Question

If $\sin x+\sin y=3\left( \cos y-\cos x \right)$, then the value of $\dfrac{\sin 3x}{\sin 3y}$
A. $1$
B. $-1$
C. $0$
D. None of these

Answer 1

Hint: In this problem we need to calculate the value of $\dfrac{\sin 3x}{\sin 3y}$ where we have given $\sin x+\sin y=3\left( \cos y-\cos x \right)$. Consider the given equation and rearrange the terms such that all the $x$ terms are at one place and all the $y$ terms are at one place. Now multiply the equation with a constant and use the trigonometric formulas $\sin \left( A+B \right)=\sin A\cos B+\sin B\cos A$, $\sin \left( A-B \right)=\sin A\cos B-\cos A\sin B$. On equating the equation, the trigonometric ratio $\sin $ is cancelled and we will get only angles.

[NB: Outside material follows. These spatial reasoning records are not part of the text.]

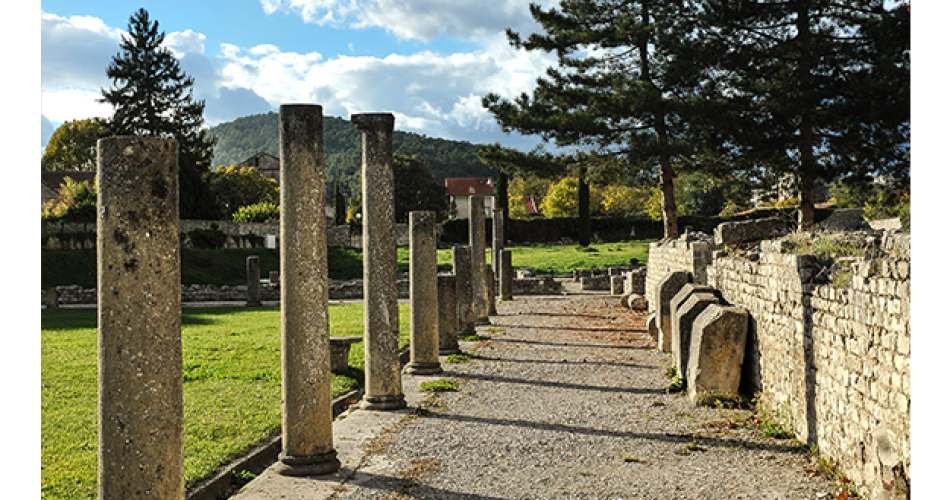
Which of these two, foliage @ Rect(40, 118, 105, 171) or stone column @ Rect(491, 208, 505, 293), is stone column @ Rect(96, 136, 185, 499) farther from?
foliage @ Rect(40, 118, 105, 171)

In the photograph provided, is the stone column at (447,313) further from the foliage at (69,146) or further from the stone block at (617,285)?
the foliage at (69,146)

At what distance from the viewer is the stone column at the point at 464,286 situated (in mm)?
16078

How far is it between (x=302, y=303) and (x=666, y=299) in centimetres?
853

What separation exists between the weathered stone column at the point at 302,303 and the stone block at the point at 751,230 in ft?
25.2

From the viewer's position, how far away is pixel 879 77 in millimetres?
22609

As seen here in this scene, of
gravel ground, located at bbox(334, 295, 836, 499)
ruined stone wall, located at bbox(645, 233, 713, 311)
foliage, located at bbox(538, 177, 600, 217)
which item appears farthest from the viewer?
foliage, located at bbox(538, 177, 600, 217)

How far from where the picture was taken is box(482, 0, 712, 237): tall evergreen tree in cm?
2548

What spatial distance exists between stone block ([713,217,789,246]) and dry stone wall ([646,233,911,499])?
2.61m

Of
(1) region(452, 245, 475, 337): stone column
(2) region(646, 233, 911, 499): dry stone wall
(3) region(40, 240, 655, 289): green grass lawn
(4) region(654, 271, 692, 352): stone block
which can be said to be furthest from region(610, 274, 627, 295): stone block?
(2) region(646, 233, 911, 499): dry stone wall

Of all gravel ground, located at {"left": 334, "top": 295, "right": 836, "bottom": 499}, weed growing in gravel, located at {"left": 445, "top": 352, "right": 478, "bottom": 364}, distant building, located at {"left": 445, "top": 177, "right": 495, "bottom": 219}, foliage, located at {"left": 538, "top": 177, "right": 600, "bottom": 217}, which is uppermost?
distant building, located at {"left": 445, "top": 177, "right": 495, "bottom": 219}

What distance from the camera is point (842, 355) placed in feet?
20.3
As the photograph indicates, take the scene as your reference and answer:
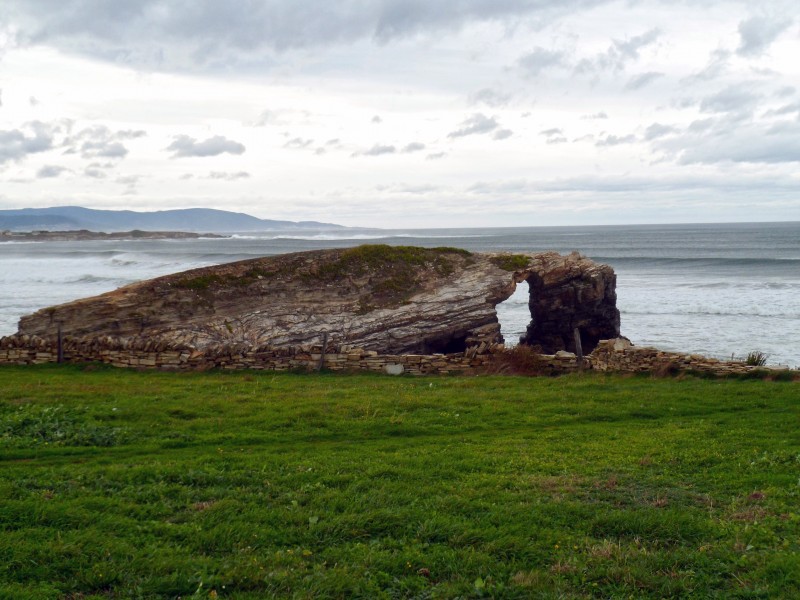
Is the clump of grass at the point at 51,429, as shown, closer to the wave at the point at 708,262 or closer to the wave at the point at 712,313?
the wave at the point at 712,313

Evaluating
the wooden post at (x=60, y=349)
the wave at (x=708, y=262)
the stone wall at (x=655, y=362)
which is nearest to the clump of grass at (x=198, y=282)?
the wooden post at (x=60, y=349)

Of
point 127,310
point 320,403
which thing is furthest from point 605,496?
point 127,310

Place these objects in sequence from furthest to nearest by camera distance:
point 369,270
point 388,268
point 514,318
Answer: point 514,318, point 388,268, point 369,270

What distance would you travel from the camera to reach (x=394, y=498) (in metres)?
7.90

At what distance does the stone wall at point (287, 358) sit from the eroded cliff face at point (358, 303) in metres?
1.05

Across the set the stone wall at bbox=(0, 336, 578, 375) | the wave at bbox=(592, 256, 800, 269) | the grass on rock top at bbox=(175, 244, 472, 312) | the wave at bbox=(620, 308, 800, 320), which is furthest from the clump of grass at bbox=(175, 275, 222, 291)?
the wave at bbox=(592, 256, 800, 269)

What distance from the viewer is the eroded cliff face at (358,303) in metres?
21.6

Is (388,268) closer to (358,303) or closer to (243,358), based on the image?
(358,303)

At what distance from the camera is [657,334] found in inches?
1224

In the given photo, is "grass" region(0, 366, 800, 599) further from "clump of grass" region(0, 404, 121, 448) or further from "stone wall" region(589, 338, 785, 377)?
"stone wall" region(589, 338, 785, 377)

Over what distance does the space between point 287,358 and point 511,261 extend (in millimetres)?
10036

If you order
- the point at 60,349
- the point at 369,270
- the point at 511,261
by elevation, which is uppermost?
the point at 511,261

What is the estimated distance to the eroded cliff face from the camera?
21.6m

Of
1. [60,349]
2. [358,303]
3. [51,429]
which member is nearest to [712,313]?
[358,303]
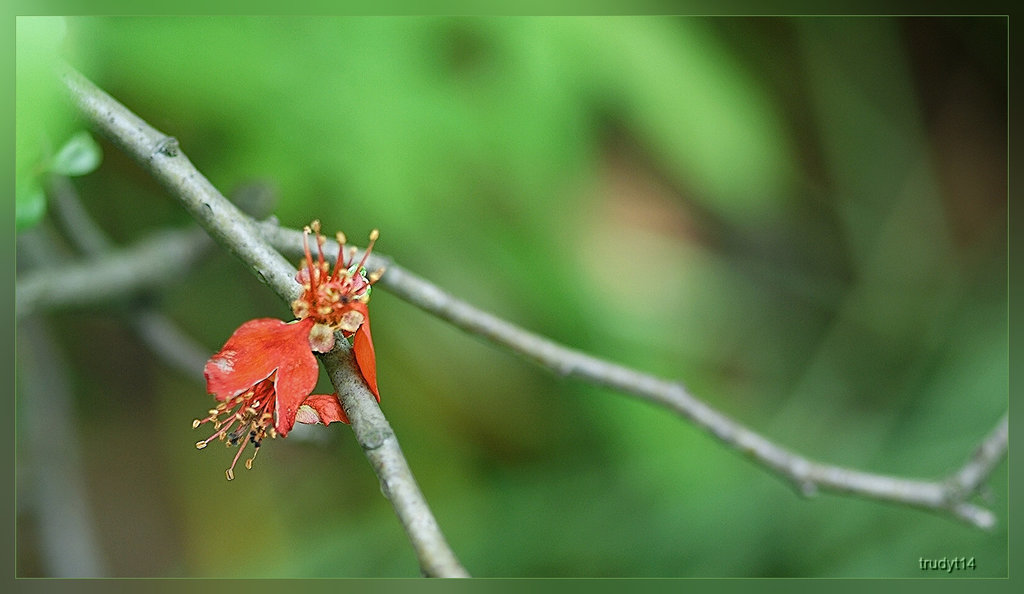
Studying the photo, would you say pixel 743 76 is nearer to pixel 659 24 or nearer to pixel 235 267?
pixel 659 24

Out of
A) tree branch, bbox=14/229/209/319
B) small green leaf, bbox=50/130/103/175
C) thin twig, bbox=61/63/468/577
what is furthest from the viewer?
tree branch, bbox=14/229/209/319

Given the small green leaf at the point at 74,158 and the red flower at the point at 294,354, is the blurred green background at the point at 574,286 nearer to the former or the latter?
the small green leaf at the point at 74,158

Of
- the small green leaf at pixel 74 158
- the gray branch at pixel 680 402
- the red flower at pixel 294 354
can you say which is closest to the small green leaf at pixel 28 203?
the small green leaf at pixel 74 158

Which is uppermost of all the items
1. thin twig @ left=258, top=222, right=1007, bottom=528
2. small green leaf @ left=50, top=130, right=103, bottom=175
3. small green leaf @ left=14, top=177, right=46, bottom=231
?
small green leaf @ left=50, top=130, right=103, bottom=175

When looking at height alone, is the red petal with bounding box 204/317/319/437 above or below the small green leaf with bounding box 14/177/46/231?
below

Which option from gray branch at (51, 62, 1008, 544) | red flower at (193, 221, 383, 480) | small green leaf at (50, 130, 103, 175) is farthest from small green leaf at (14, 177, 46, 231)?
red flower at (193, 221, 383, 480)

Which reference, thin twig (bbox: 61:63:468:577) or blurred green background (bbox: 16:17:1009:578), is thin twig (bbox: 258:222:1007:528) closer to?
thin twig (bbox: 61:63:468:577)
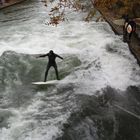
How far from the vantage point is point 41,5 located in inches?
1772

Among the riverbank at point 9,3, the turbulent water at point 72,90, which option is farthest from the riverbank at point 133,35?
the riverbank at point 9,3

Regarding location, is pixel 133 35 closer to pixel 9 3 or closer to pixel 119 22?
pixel 119 22

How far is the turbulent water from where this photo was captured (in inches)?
A: 509

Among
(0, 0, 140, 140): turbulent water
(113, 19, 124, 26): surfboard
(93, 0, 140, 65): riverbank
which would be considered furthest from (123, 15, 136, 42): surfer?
(113, 19, 124, 26): surfboard

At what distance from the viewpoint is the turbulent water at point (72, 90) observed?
12938 millimetres

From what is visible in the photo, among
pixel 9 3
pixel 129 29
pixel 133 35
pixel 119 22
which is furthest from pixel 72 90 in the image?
pixel 9 3

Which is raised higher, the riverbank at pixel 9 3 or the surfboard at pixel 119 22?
the surfboard at pixel 119 22

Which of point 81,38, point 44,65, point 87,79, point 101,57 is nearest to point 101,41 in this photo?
point 81,38

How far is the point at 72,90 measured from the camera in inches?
648

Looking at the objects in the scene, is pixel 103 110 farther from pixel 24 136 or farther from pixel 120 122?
pixel 24 136

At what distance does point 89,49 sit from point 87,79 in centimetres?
628

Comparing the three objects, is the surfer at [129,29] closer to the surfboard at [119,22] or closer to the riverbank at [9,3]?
the surfboard at [119,22]

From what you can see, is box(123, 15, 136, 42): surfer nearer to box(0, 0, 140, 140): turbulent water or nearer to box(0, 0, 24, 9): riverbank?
box(0, 0, 140, 140): turbulent water

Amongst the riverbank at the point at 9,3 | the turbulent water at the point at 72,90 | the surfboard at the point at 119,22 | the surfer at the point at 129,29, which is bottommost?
the riverbank at the point at 9,3
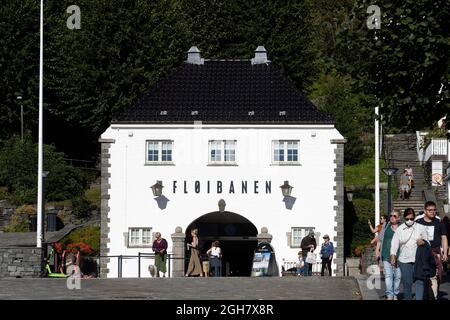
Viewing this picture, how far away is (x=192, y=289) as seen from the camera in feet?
113

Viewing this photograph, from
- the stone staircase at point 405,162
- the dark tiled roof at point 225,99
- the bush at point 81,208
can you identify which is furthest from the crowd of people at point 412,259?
the bush at point 81,208

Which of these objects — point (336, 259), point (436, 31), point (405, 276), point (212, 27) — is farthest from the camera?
point (212, 27)

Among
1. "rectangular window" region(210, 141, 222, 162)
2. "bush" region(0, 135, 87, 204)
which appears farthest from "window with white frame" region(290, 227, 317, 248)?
"bush" region(0, 135, 87, 204)

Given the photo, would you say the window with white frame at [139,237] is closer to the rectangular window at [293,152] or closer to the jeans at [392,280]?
the rectangular window at [293,152]

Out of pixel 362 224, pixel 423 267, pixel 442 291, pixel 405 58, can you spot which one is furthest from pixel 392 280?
pixel 362 224

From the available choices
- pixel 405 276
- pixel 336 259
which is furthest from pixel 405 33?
pixel 336 259

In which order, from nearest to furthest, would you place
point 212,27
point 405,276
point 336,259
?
point 405,276 < point 336,259 < point 212,27

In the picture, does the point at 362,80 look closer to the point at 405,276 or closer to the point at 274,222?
the point at 405,276

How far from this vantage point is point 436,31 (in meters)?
35.4

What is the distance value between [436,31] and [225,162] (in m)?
25.0

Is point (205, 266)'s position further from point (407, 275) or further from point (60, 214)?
point (60, 214)

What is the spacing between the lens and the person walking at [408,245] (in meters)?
29.0

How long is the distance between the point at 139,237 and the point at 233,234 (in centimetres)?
407

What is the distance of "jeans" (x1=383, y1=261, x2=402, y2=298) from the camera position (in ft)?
98.9
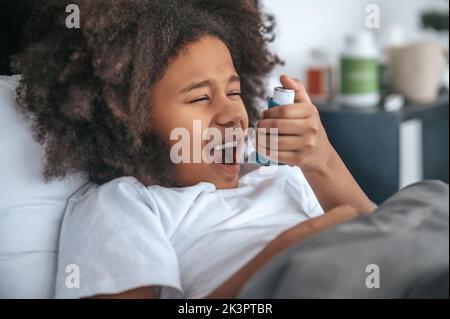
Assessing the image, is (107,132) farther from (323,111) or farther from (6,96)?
(323,111)

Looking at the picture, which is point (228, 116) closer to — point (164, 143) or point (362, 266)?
point (164, 143)

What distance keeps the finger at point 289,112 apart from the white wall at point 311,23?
209 millimetres

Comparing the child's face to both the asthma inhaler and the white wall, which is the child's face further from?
the white wall

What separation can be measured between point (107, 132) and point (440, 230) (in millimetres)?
330

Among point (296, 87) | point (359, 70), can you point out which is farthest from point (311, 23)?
point (296, 87)

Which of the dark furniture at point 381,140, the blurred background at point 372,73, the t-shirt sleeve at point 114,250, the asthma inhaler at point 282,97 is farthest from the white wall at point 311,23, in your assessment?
the t-shirt sleeve at point 114,250

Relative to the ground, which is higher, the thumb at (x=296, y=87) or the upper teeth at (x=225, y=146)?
the thumb at (x=296, y=87)

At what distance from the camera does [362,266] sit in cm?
47

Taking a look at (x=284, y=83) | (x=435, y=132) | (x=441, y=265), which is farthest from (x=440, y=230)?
(x=435, y=132)

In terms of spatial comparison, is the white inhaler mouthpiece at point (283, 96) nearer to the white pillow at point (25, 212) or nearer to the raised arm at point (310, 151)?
the raised arm at point (310, 151)

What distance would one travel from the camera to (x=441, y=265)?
1.53 feet

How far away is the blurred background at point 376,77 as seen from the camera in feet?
2.70

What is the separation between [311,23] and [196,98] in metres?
0.40

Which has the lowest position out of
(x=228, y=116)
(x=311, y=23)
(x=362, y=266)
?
(x=362, y=266)
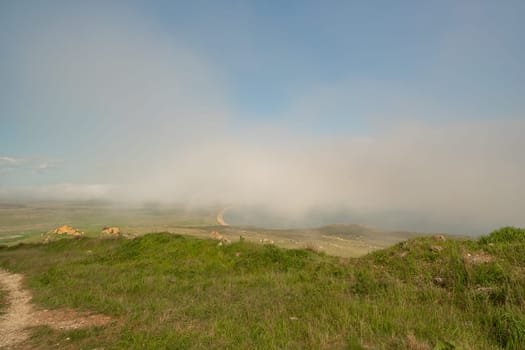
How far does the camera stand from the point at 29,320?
428 inches

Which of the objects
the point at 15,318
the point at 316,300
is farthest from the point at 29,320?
the point at 316,300

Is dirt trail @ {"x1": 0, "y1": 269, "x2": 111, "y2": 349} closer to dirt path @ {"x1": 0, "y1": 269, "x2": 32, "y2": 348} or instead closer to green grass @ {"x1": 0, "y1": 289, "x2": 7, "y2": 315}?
dirt path @ {"x1": 0, "y1": 269, "x2": 32, "y2": 348}

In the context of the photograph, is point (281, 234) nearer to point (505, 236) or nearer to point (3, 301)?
point (505, 236)

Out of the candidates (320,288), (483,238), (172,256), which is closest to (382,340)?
(320,288)

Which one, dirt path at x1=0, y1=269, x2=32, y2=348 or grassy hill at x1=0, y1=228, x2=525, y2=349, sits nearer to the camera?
grassy hill at x1=0, y1=228, x2=525, y2=349

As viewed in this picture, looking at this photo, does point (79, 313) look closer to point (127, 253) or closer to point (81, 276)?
point (81, 276)

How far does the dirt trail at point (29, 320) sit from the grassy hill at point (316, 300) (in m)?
0.53

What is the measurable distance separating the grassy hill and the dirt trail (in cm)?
53

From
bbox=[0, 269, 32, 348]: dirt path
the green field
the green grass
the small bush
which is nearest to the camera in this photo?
bbox=[0, 269, 32, 348]: dirt path

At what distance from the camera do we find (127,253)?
78.5ft

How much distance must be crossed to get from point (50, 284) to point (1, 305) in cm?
391

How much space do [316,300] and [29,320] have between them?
1203 centimetres

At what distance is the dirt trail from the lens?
9.09m

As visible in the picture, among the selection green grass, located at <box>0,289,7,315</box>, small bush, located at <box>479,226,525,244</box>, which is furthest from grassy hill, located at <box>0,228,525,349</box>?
green grass, located at <box>0,289,7,315</box>
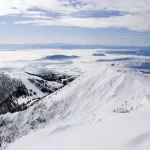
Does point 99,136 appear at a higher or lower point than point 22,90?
higher

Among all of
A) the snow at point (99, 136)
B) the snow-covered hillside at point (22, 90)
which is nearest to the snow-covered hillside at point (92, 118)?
the snow at point (99, 136)

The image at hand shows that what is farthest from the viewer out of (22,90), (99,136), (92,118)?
(22,90)

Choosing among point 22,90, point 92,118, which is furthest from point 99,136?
point 22,90

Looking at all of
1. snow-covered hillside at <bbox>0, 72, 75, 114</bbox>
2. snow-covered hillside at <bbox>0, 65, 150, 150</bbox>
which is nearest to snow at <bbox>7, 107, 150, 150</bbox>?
snow-covered hillside at <bbox>0, 65, 150, 150</bbox>

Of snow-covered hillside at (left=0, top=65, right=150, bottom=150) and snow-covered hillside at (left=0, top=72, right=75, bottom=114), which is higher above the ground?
snow-covered hillside at (left=0, top=65, right=150, bottom=150)

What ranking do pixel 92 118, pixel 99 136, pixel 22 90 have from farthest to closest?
pixel 22 90 < pixel 92 118 < pixel 99 136

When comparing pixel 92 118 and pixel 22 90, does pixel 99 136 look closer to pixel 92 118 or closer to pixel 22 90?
pixel 92 118

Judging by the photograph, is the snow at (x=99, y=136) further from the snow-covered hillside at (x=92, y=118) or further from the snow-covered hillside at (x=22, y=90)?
the snow-covered hillside at (x=22, y=90)

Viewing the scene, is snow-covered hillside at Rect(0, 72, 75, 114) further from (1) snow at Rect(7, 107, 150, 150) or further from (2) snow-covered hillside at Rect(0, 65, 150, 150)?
(1) snow at Rect(7, 107, 150, 150)

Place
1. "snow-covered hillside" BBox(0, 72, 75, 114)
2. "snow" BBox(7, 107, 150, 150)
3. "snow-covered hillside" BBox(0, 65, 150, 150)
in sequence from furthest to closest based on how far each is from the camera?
"snow-covered hillside" BBox(0, 72, 75, 114)
"snow-covered hillside" BBox(0, 65, 150, 150)
"snow" BBox(7, 107, 150, 150)
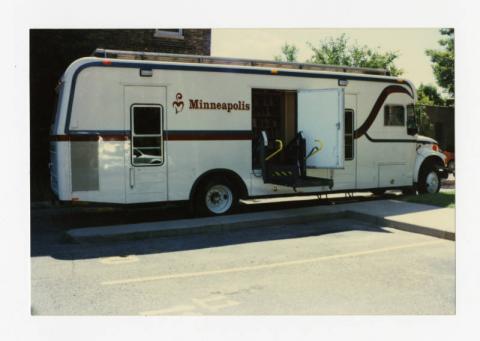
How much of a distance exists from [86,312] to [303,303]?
7.34ft

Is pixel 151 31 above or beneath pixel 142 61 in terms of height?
above

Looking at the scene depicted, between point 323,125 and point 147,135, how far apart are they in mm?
3535

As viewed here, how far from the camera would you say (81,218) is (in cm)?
1135

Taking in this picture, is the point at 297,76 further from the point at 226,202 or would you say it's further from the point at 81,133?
the point at 81,133

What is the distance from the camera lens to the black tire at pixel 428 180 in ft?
45.2

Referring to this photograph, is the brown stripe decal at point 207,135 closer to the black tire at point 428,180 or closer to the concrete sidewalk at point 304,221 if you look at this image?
the concrete sidewalk at point 304,221

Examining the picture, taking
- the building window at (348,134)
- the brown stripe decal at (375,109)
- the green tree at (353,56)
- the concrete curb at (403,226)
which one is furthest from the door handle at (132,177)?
the green tree at (353,56)

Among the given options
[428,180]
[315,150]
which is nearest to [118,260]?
[315,150]

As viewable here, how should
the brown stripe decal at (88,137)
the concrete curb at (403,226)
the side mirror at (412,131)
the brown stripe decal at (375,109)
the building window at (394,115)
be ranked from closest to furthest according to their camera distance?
the concrete curb at (403,226) → the brown stripe decal at (88,137) → the brown stripe decal at (375,109) → the building window at (394,115) → the side mirror at (412,131)

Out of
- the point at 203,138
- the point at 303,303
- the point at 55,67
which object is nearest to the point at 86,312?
the point at 303,303

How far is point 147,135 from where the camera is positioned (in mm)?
10000

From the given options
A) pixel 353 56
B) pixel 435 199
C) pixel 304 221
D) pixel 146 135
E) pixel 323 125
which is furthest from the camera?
pixel 353 56

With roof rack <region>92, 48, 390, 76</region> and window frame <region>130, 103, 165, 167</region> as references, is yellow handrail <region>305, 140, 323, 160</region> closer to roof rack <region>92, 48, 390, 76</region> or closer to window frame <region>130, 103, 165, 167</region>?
roof rack <region>92, 48, 390, 76</region>

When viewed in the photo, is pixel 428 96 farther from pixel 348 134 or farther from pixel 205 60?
pixel 205 60
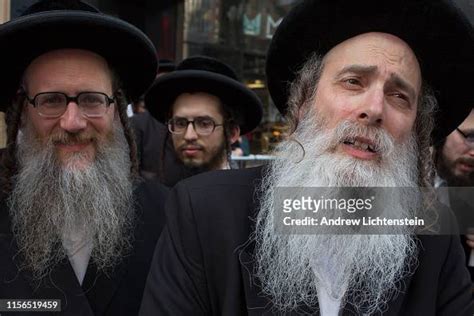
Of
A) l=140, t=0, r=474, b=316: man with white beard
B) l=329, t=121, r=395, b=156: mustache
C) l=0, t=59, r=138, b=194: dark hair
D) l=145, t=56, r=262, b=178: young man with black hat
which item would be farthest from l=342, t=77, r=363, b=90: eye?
l=145, t=56, r=262, b=178: young man with black hat

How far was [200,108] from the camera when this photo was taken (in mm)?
3576

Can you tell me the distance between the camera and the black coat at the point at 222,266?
59.2 inches

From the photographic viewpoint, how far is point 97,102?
2041 millimetres

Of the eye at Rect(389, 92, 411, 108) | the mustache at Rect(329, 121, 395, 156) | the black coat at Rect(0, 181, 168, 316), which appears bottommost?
the black coat at Rect(0, 181, 168, 316)

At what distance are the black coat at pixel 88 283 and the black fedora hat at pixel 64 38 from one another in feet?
1.67

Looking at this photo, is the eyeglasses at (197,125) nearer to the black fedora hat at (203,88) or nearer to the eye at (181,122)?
the eye at (181,122)

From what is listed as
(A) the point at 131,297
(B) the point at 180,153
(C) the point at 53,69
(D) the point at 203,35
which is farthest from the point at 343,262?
(D) the point at 203,35

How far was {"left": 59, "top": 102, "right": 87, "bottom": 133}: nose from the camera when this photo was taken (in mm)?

From this equation we can find the relation between the terms $x$ and $y$. Now use the obtained relation to calculate the required value.

Complete step by step answer:
Given that, $\sin x+\sin y=3\left( \cos y-\cos x \right)$
Apply distribution law of multiplication on the left-hand side of the above equation, then we will get
$\sin x+\sin y=3\cos y-3\cos x$
Rearrange the terms in the above equation so that all the $x$ terms are at one place and all the $y$ terms are at one place, then we will have
$\sin x+3\cos x=-\sin y+3\cos y$
Multiply the above equation with a constant $\dfrac{1}{\sqrt{{{1}^{2}}+{{3}^{2}}}}=\dfrac{1}{\sqrt{10}}$, then we will get
$\dfrac{1}{\sqrt{10}}\sin x+\dfrac{3}{\sqrt{10}}\cos x=-\dfrac{1}{\sqrt{10}}\sin y+\dfrac{3}{\sqrt{10}}\cos y$
Let us assume that $\sin \alpha =\dfrac{3}{\sqrt{10}}$, $\cos \alpha =\dfrac{1}{\sqrt{10}}$. Substituting these values in the above equation, then we will have
$\begin{align}
  & \cos \alpha \sin x+\sin \alpha \cos x=-\cos \alpha \sin y+\sin \alpha \cos y \\
 & \Rightarrow \sin x\cos \alpha +\sin \alpha \cos x=\sin \alpha \cos y-\cos \alpha \sin y \\
\end{align}$
Apply the trigonometric formulas $\sin \left( A+B \right)=\sin A\cos B+\sin B\cos A$, $\sin \left( A-B \right)=\sin A\cos B-\cos A\sin B$ in the above equation, then we will get
$\sin \left( x+\alpha \right)=\sin \left( \alpha -y \right)$
Equating on both sides of the above equation, then we will get
$x+\alpha =\alpha -y$
Cancelling the $\alpha $ which is on both sides of the above equation, then we will have
$x=-y$
Now considering the value $\dfrac{\sin 3x}{\sin 3y}$. Substituting $x=-y$ in the above value, then we will get
$\dfrac{\sin 3x}{\sin 3y}=\dfrac{\sin 3\left( -y \right)}{\sin 3y}$
We have the trigonometric formula $\sin \left( -\theta \right)=-\sin \theta $, applying this formula in the above equation, then we will have
$\begin{align}
  & \dfrac{\sin 3x}{\sin 3y}=\dfrac{-\sin 3y}{\sin 3y} \\
 & \therefore \dfrac{\sin 3x}{\sin 3y}=-1 \\
\end{align}$

So, the correct answer is “Option B”.

Note: In this problem we have only trigonometric ratio $\sin $, so we have used the formulas $\sin \left( A+B \right)=\sin A\cos B+\sin B\cos A$, $\sin \left( A-B \right)=\sin A\cos B-\cos A\sin B$ and $\sin \left( -\theta \right)=-\sin \theta $. This type of problems may also come with the trigonometric ratio $\cos $, then we need to use the formulas $\cos \left( A+B \right)=\cos A\cos B-\sin A\sin B$, $\cos \left( A-B \right)=\cos A\cos B+\sin A\sin B$, $\cos \left( -\theta \right)=\cos \theta $.